▸ Text provided:
A HEART transplant is being planned to keep India’s 5-year-old nuclear Apsara, fighting fit. This elective surgery on India’s oldest nuclear reactor has been precipitated because of the atomic tango, choreographed by Prime Minister Manmohan Singh and President George W. Bush.
On August 4, the Department of Atomic Energy (DAE) celebrated the golden jubilee of the Apsara reactor and a simple birthday celebration was conducted at Trombay. Incidentally, it is also the oldest research reactor in Asia.
Even today this reliable workhorse of the nuclear establishment is actively contributing to the research being conducted on the design of the futuristic Thorium based reactor, as part of the last stage of the grand Indian nuclear vision.
On August 4, five decades ago India’s first nuclear reactor aptly named Apsara after the `celestial water damsel’, started functioning with a sustained nuclear chain reaction. It was really the first day when India declared to the world that it was a nuclear power to reckon with, wrote nuclear scientists Raja Rammna in his biography Years of Pilgrimage. Peering over the swimming pool which houses this reactor, you can spot a characteristic mesmeric blue glow which scientists call the Cerenkov radiation. It was this captivating blue light that made Nehru name the reactor Apsara or ‘the water nymph’.
THIS reactor will now undergo a major surgery, a result of the Indo-US nuclear deal as part of which India has decided to extricate this highly enriched French uranium fuel, and place it outside the four walls of the Bhabha Atomic Research Center (BARC), Mumbai.

▸ Problem set:
a: Answer these questions using the text about the Apsara reactor:
(i) Where was the birthday celebration for the reactor's golden jubilee held?
(ii) What do scientists call the blue glow seen over the swimming pool that houses the reactor?
(iii) Outside the four walls of which institution will the fuel be placed?
b: In the text about the Apsara reactor, repeat word for word the part that starts at the words "Even today this" and stops after "Indian nuclear vision.".

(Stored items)
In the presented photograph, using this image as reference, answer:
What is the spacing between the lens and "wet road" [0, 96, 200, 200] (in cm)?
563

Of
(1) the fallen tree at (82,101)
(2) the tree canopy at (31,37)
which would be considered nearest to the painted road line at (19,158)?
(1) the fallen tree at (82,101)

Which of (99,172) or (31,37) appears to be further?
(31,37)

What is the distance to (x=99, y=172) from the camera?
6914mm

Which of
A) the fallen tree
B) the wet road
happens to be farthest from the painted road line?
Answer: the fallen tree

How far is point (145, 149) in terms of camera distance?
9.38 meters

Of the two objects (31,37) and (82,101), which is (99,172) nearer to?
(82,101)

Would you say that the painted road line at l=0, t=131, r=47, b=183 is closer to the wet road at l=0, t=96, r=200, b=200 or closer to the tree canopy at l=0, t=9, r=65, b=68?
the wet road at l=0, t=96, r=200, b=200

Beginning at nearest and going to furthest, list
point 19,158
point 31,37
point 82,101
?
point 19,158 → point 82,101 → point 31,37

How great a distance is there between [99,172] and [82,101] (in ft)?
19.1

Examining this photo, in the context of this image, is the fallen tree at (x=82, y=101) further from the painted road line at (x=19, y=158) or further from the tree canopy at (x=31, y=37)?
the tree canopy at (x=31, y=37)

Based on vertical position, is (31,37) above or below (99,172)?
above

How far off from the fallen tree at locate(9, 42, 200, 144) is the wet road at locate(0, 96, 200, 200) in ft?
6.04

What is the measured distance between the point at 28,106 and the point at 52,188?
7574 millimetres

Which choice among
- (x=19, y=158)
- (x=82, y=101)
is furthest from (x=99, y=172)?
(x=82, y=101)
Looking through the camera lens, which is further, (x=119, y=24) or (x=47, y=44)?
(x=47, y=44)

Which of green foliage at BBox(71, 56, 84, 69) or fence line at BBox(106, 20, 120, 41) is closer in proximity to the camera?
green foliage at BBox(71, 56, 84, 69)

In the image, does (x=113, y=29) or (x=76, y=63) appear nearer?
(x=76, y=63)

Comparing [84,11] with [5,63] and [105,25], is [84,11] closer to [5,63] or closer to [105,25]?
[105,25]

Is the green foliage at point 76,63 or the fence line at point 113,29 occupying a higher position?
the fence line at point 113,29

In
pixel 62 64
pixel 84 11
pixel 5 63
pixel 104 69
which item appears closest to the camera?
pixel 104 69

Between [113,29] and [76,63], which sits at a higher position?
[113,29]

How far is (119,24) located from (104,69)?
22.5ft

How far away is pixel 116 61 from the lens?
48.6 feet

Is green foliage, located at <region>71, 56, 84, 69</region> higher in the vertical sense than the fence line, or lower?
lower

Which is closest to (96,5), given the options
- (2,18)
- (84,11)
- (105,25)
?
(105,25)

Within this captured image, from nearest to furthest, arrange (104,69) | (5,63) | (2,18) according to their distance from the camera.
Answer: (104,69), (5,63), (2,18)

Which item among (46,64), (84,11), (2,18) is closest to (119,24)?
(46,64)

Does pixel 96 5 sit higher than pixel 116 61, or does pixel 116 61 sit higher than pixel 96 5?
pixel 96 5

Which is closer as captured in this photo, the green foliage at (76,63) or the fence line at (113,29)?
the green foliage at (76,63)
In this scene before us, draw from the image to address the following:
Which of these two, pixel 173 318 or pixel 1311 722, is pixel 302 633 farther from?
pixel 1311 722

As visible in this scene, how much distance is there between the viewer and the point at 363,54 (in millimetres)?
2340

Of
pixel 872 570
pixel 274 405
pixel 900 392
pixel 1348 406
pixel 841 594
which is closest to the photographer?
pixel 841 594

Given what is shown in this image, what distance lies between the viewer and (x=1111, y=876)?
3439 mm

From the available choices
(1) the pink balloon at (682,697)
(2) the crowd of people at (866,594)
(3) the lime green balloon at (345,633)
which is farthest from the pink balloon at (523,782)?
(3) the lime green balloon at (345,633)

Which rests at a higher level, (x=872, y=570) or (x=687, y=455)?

▸ Answers for this exercise:
a:
(i) At Trombay.
(ii) Cerenkov radiation.
(iii) The Bhabha Atomic Research Center (BARC), Mumbai.

b:
Even today this reliable workhorse of the nuclear establishment is actively contributing to the research being conducted on the design of the futuristic Thorium based reactor, as part of the last stage of the grand Indian nuclear vision.